I told a local activist about the Storm Area 51 movement, and asked him what it brought to his mind.
“What’s Area 51?” Lee Goodman asked.
“Are you kidding? You know, the alien thing in Nevada.”
“Oh, yeah,” he said. “I just didn’t remember what number it was.”
He thought a moment.
“You know when Father Pfleger said we were going to shut down the Dan Ryan? We went down there and shut down the Dan Ryan.”
He was referring to the day in 2018 when iconoclastic priest Michael Pfleger announced that things were so bad on Chicago’s South Side that a significant segment of the population should go walk for a while on pavement usually consigned to speeding motor vehicles, to attract attention. As Goodman said, this happened.
That was not how I expected him to answer, however.
Goodman and several fellow travelers have journeyed to the border with Mexico and elsewhere several times in recent months, to make their presence known at the lockups used to hold thousands of asylum seekers, including children, who are apparently too dangerous to be sheltered in dormitories or other more human-friendly housing.
At times, there are several hundred protesting people outside the little-kid kennels.
They’ve stirred things up, but have never been able to successfully press their demands to personally check on what’s happening inside.
But wouldn’t it be so great to get in to see? There are so many protesters waiting just outside the doors …
“When people show up, things happen,” Lee Goodman said, chuckling cagily.
But he’s never going to rush the door. He’s one of those peacenik gun-control guys, and he abides by the precepts of non-violent resistance.
So do the rest of the protesters. They’re noisy, but polite, just like us. When our governments tell us we don’t get to see, and we don’t get to know, we file under the Freedom of Information Act. We don’t break down gates.
We agree that sometimes government activities have to be secret to protect the privacy of various entities. Those include the governments themselves, of course.
Did you ever hear a rumor that one of the teachers in your kid’s school did something horrendous, and you went to the school board meeting to find out what was going on?

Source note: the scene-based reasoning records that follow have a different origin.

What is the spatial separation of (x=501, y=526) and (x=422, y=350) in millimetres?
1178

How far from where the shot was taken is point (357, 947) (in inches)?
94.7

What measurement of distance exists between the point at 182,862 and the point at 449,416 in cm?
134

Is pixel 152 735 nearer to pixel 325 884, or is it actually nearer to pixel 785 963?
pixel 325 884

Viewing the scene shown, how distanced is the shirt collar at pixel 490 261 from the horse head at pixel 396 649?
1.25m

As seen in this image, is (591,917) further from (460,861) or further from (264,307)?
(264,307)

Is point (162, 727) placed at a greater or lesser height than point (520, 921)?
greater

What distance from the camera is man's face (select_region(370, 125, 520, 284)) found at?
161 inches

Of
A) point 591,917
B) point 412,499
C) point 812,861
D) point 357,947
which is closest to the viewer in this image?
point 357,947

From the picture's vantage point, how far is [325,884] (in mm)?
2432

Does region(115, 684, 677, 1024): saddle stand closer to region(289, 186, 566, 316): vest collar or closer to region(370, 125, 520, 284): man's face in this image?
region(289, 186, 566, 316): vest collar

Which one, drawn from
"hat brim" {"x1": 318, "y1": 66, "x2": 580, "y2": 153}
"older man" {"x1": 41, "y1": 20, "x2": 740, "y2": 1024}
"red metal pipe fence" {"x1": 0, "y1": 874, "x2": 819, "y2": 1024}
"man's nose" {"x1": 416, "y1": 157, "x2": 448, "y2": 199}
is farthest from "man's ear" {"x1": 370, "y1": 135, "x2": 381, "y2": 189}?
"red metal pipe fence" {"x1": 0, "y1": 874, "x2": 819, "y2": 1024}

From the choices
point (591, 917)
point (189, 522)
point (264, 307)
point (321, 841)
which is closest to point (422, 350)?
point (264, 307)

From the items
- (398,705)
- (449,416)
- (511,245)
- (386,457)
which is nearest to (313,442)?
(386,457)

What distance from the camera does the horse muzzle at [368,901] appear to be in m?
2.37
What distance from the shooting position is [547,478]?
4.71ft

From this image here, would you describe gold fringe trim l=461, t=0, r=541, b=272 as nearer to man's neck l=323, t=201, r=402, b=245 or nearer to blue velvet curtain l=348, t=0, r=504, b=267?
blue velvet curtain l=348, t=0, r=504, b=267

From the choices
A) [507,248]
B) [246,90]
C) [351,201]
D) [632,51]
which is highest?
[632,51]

“That may or may not have happened,” the school board president announces. “If it did, we would discuss it in closed executive session after the public meeting. If it didn’t, we will be discussing other things in executive session that you haven’t even got a clue about.
“If we fire anybody in our meeting, we will come out and tell you afterward. But we probably won’t tell you why. And anything else we do, we definitely won’t be telling you about. But you’re free to wait in the hall until we’re done, on the off chance we will explain something worthwhile.
“And by the way, do you see those big cookies on that table? Don’t take any of them. Those are our cookies.”